For reference, listings and links, visit http://www.episcopalchurch.org/400years.

A brief history

On December 19, 1606, the Virginia Company of London, formed by charter of King James I, dispatched to the New World three ships -- the Susan Constant, the Godspeed, and the Discovery -- for colonization and to find a trade route to Asia.

With 105 aboard, the ships entered Chesapeake Bay and made landfall on April 26, 1607, at a coastal point the settlers named Cape Henry, near what is now Virginia Beach.

This "First Landing" is memorialized by a stone cross at Cape Henry, now a centerpiece of the surrounding First Landing State Park. The monument commemorates the site where, upon their safe arrival, the settlers erected a wooden cross.

Among the settlers was Robert Hunt (1568-1608), priest of the Church of England, from which the Episcopal Church is descended. It was under his leadership that the group offered its first prayer services in the New World, notably on May 13, 1607, when the settlers reached the point they would call "Jamestowne," the first permanent English settlement in the Americas.

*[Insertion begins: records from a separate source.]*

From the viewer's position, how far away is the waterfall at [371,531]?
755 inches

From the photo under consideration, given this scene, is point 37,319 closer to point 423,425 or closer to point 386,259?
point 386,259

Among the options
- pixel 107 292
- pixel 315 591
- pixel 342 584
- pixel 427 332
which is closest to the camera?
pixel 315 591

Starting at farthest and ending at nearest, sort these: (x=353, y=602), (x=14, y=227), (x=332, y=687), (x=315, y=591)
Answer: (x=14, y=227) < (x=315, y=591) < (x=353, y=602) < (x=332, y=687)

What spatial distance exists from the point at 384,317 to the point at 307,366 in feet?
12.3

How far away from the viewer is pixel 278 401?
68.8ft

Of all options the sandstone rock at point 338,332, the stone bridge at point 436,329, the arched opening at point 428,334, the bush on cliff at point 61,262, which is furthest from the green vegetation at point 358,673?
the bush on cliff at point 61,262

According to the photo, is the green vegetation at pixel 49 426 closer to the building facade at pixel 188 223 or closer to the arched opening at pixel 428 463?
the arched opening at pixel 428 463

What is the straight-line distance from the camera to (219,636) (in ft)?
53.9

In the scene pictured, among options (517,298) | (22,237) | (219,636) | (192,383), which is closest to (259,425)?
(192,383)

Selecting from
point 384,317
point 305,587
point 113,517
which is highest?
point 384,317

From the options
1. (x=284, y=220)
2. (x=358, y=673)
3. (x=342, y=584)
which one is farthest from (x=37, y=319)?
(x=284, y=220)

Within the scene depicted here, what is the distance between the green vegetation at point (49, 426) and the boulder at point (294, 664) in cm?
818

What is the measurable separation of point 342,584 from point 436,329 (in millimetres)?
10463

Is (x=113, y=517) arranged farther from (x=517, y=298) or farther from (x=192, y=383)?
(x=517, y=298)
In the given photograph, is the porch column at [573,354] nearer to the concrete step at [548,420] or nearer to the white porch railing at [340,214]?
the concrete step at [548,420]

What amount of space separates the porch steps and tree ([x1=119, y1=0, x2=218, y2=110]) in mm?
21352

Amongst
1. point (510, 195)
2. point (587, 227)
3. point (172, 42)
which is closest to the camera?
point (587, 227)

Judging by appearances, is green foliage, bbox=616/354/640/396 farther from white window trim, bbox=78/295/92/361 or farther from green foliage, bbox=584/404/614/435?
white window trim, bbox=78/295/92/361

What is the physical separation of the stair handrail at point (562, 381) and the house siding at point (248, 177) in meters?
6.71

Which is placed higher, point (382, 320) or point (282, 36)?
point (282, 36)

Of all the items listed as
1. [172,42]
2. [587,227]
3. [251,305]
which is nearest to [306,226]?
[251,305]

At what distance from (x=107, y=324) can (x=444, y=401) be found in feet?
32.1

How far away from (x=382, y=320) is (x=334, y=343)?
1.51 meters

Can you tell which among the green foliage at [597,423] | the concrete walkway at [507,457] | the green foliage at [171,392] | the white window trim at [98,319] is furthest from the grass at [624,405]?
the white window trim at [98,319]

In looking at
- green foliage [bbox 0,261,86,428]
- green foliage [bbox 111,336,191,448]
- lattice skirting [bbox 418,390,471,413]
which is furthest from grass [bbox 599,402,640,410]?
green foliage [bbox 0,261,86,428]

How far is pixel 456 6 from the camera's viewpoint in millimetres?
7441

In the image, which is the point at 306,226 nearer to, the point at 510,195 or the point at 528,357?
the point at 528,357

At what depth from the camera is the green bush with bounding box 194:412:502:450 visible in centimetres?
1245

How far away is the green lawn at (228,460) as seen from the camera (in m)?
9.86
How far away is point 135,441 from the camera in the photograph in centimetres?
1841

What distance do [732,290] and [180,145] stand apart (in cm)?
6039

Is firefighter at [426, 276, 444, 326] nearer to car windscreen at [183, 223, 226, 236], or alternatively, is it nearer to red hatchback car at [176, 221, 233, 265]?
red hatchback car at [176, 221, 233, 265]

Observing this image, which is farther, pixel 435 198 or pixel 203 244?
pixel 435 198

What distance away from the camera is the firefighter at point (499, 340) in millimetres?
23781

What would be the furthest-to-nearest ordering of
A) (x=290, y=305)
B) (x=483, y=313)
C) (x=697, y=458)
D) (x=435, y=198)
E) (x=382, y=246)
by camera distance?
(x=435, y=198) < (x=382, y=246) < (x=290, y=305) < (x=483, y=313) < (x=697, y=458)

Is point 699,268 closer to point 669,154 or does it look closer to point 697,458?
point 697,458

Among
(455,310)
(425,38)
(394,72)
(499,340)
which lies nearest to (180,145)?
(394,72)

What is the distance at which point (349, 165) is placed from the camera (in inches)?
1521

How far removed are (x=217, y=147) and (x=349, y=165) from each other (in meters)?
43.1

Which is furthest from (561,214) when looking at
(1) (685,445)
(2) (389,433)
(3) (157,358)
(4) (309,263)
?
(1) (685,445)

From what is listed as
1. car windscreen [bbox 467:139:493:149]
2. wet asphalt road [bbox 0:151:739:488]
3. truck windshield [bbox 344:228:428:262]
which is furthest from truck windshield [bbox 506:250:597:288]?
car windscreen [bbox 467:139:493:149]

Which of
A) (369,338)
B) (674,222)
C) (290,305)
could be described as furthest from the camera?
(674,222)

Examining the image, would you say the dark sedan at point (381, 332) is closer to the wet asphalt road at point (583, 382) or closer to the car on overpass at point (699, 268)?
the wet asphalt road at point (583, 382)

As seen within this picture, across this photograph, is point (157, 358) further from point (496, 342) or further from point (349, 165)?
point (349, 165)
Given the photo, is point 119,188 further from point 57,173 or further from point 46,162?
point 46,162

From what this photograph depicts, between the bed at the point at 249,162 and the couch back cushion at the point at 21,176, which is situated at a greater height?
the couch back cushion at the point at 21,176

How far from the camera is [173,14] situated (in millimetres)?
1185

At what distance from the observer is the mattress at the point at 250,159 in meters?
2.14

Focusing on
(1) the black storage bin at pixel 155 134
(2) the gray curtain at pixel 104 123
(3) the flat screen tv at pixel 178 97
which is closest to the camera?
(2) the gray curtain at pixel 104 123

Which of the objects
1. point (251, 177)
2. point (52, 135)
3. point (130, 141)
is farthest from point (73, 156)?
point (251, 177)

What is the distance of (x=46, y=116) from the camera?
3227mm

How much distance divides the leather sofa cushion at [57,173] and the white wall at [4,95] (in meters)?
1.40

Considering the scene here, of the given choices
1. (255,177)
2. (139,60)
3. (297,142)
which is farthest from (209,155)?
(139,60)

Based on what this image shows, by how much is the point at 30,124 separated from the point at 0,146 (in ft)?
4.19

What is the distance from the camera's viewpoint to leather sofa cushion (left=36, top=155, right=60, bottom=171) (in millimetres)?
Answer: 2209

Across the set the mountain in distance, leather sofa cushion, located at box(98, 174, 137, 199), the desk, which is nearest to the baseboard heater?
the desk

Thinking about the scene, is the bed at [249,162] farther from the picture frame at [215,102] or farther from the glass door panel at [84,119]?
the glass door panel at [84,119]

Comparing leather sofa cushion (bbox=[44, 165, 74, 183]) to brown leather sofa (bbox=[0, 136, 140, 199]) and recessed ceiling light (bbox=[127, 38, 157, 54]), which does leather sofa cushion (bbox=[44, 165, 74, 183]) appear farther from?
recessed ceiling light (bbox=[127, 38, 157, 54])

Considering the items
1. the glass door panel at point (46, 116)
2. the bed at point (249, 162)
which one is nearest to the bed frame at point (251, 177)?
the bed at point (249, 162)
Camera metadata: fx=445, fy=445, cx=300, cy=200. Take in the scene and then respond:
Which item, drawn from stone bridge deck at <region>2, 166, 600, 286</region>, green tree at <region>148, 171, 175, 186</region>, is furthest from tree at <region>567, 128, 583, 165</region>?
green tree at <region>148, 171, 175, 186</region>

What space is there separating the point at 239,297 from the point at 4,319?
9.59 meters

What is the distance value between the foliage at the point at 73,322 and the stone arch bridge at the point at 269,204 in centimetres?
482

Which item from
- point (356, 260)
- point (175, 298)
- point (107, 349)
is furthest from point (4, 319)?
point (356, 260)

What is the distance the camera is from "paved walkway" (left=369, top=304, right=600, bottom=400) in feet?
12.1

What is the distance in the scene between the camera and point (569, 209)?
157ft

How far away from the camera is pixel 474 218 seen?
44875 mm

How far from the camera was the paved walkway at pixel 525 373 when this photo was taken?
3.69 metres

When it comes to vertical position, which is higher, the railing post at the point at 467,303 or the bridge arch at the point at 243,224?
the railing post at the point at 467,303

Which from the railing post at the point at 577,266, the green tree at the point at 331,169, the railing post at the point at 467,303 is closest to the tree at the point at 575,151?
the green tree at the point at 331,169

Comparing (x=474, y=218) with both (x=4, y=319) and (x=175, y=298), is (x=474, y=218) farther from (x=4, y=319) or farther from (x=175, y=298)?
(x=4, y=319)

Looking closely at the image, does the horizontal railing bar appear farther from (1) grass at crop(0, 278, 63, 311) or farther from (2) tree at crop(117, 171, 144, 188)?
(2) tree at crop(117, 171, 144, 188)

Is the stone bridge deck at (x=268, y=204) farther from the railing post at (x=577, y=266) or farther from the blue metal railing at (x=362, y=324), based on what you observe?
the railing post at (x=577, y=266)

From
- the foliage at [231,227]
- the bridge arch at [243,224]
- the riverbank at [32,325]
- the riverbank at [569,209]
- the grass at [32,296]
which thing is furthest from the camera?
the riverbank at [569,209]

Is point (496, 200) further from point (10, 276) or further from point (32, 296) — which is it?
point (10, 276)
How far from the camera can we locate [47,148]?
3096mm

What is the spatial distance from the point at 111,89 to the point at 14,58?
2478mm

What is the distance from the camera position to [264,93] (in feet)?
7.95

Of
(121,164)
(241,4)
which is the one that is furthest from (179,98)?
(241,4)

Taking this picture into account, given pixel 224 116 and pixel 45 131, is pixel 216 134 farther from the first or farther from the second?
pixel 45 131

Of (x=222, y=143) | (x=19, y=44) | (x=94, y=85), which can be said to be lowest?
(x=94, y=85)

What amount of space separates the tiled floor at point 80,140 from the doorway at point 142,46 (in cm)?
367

At Jamestown the settlers later built a church, but for their first service they suspended "an old saile" between several trees to shelter the congregation, and are said to have fashioned a communion rail by affixing a sapling to two trees. There, Hunt conducted the prayer service, likely from the 1604 Book of Common Prayer. He later led the first service of Holy Communion, in June 1607, on the third Sunday after Trinity Sunday.

The region's spiritual and cultural history also includes the traditions of the indigenous First Nation peoples, whose contributions are documented by local historians and museums and recognized by the Office of Native American Ministries.